■ **Stored items from a collection**:
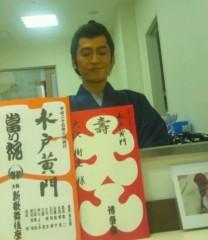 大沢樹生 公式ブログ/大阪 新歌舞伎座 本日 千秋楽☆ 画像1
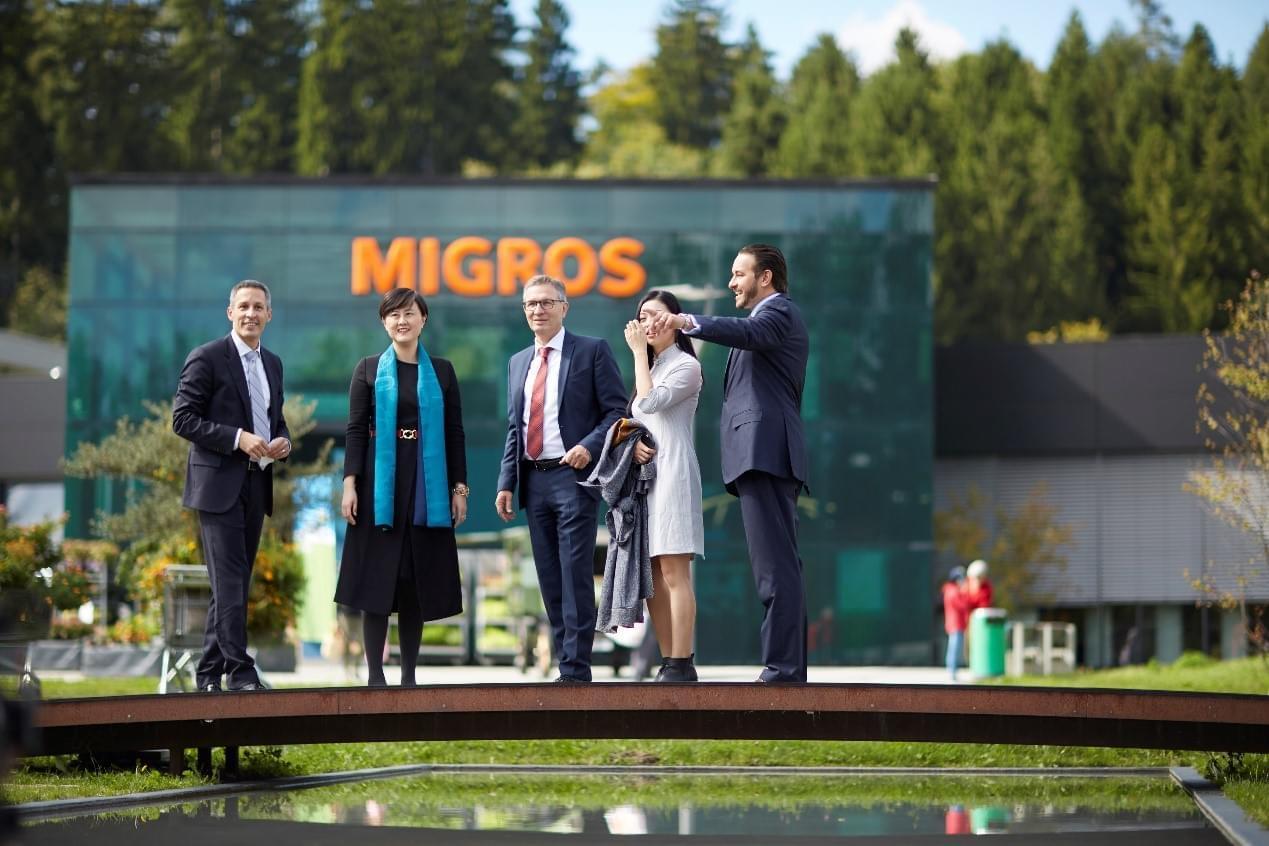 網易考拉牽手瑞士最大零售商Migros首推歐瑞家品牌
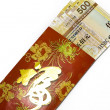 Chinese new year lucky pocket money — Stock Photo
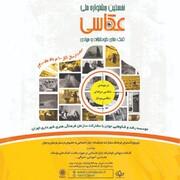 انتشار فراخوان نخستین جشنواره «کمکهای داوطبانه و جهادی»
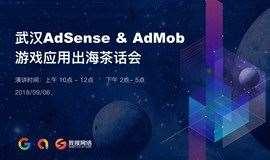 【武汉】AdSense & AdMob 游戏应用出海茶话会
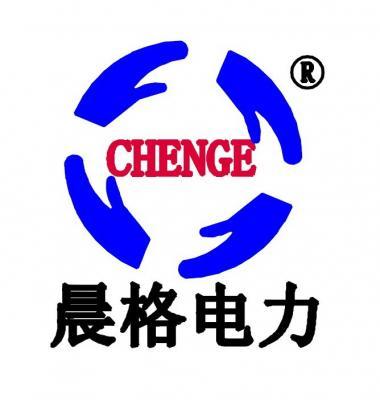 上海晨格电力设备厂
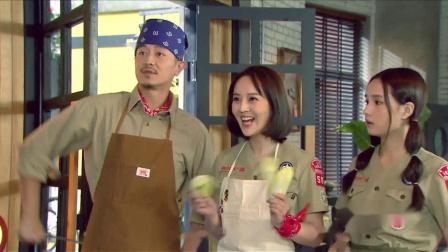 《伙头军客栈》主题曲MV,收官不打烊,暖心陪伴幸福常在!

■ **Exercise aim**:
Your copy must hold every record above in its exact wording and must hold no pictures.

■ **Task answer**:
 大沢樹生 公式ブログ/大阪 新歌舞伎座 本日 千秋楽☆ 画像1
 網易考拉牽手瑞士最大零售商Migros首推歐瑞家品牌
 Chinese new year lucky pocket money — Stock Photo
 انتشار فراخوان نخستین جشنواره «کمکهای داوطبانه و جهادی»
 【武汉】AdSense & AdMob 游戏应用出海茶话会
 上海晨格电力设备厂
 《伙头军客栈》主题曲MV,收官不打烊,暖心陪伴幸福常在!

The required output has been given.